Part 1: Idol Bodies, Idle Minds
There was a time where musicians were like meticulous artists brushing paint onto a canvas: noble Bohemians living for their art; here, I lament musicians becoming more and more like the brush itself: a replaceable tool that can be used and disposed.
You may have noticed a somewhat disturbing trend over the course of this past decade in the collective music industries of Japan and Korea. There has been a notable drift towards mass-market appeal and short-term financial gain through sexual titillation – something I’ve dubbed the “Idol Culture” – that has come to permeate much of East Asia. The idol process perniciously eliminates the creative nativity between the musician and music, wherein the artist has become more of an attractive representative for the music than the actual creator. I’d like to offer some of my thoughts on the matter that have stemmed from my personal experiences with people who are deeply immersed in this culture and big fans of the music created in this sort of environment. Also, please take the time to check out zzero’s post from this past October regarding a similar topic.
I’d like to start out by explaining a bit of my background. I’m a Korean American born in New York City currently living in the suburbs of Metro Atlanta. Culturally, I was raised very “American;” I really only related myself to Korean popular culture through the dated and often quaint viewpoints of my parents. Most of my friends growing up were also “American” in the typical sense, aside from a circle of Korean friends that will come up later. The point is that, growing up, I was very far removed from anything popular in Korea and have remained as oblivious until relatively recently.
The early/mid-2000’s was around the time that boy groups and girl groups were really starting to get popular in Korea. Groups like Big Bang and Wonder Girls and Girls’ Generation (aka SNSD) (consider them Korean versions of Backstreet Boys and NSYNC) started to appear. My Korean friends just ate this stuff up.

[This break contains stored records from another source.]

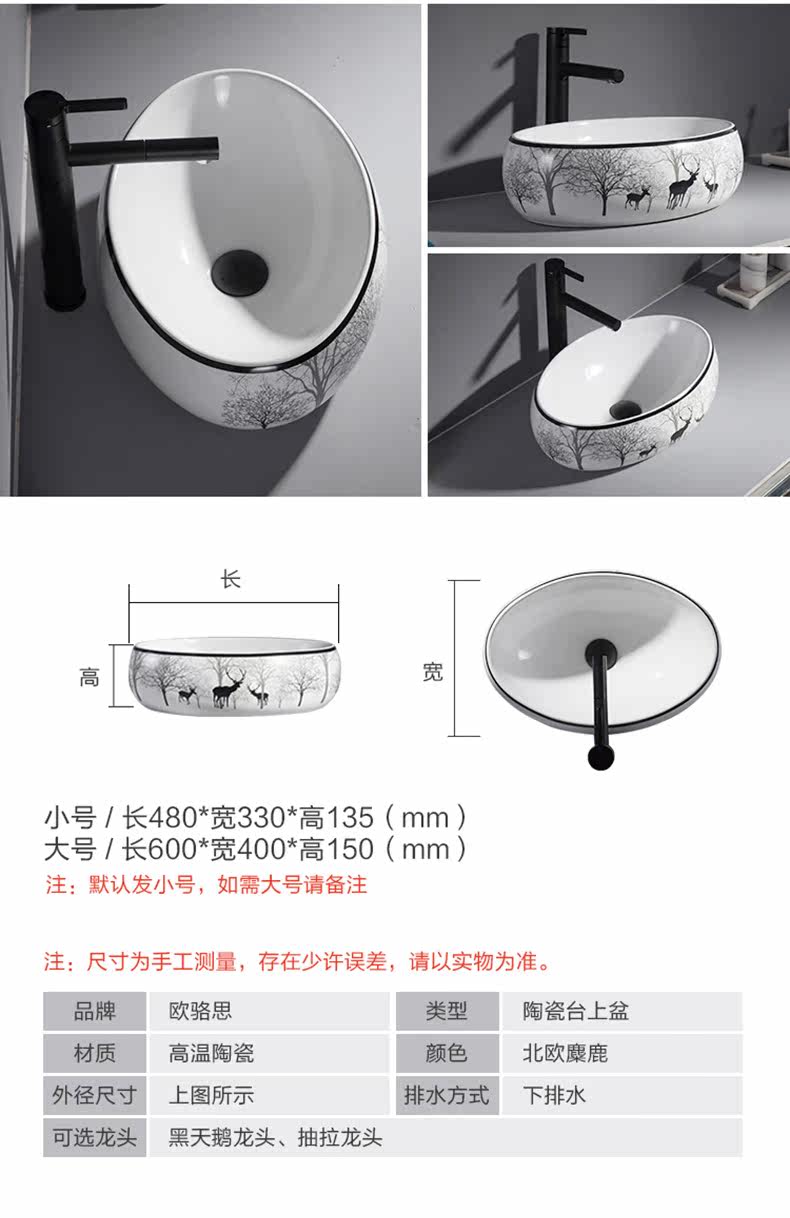 长

高

宽

小号 / 长480*宽330*高135（mm）
大号 / 长600*宽400*高150（mm）

注：默认发小号，如需大号请备注

注：尺寸为手工测量，存在少许误差，请以实物为准。

| 品牌 | 欧骆思 | 类型 | 陶瓷台上盆 |
|---|---|---|---|
| 材质 | 高温陶瓷 | 颜色 | 北欧麋鹿 |
| 外径尺寸 | 上图所示 | 排水方式 | 下排水 |
| 可选龙头 | 黑天鹅龙头、抽拉龙头 | | |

Given that I am the most cynical person this side of the local insane asylum, I just could not understand what they were on about. Sure, the girls were attractive, the marketing was clever, and the music videos were well-edited, but there was no lasting value to me, nothing “there.” These idols and their boob jobs and their pretty faces and expensive haircuts and fashionable outfits seemed like vehicles to wow people into spending their money. They are ideal images who lend their voices and likenesses to songs made by a technician on his MacBook. Could these people even be called musicians given their shallow participation in the creative process?
I bring this up because much fuss has been made over the producer/artist dynamic in music production. The ideas and feedback generated from this relationship are often profound, helping transform the work from its early visions into the finished product. A good example of this on the anime side of things is the oft-cited relationship between Yoko Kanno and the singers with whom she works. I won’t go into details here, but the gist is that when artist and producer come together as creative equals, the synergies result in a richer final product that is ultimately a lasting work with staying power. Not so, in idol land. The vast majority of these idols are as involved in the creative process as McDonald’s employees are in the cooking process. They stand there, follow instructions, and have someone else deliver the final product. The artist that can talk about the music, what it means to them, and how the creative process unfolded is quickly becoming the exception rather than the norm.
Instead, idols, boiled-down, are facades, tools to create sexual tension and incite desire to buy albums, merchandise, and concert tickets. They are the result of a well-oiled corporate machine that has learned how to efficiently and quickly maximize profit.
It’s no longer enough to have talent to become successful. In fact, now it’s not even necessary. If you look good, people will buy your song. If it has a catchy beat and auto-tuning, have a guest artist fill in a hip-hop section in the middle and stick a “FEATURING [NAME]” label at the end of the song title, and you’ve got a top-ten hit. If a studio happens to find a looker that also has a semblance of singing talent, they’ve hit the jackpot. More recently, I’ve noticed my friends saying that it’s nearly impossible to keep up with the influx of new artists. The competition is ferocious, and the market is becoming saturated; the supply and demand curves only intersect at one point, and the former sure is shifting to the right.
At the very least, this competition may invite attempts by labels to differentiate themselves by improving the quality of their music. There is some genuinely good music out there by idols that give a damn about what they’re pumping into the mic. Some even write their own songs! It’s just that they’re being drowned out by the sheer mass of utter garbage. What I’m saying here, basically, is this: be an intelligent listener. Listen to what moves you, but know when what you’re listening to isn’t good enough to be worth your time. McDonald’s is delicious, but I don’t eat there exclusively. Know quality when you hear it. Reject instrumentality.
You may not have an idol body, but, for heaven’s sake, don’t have an idle mind.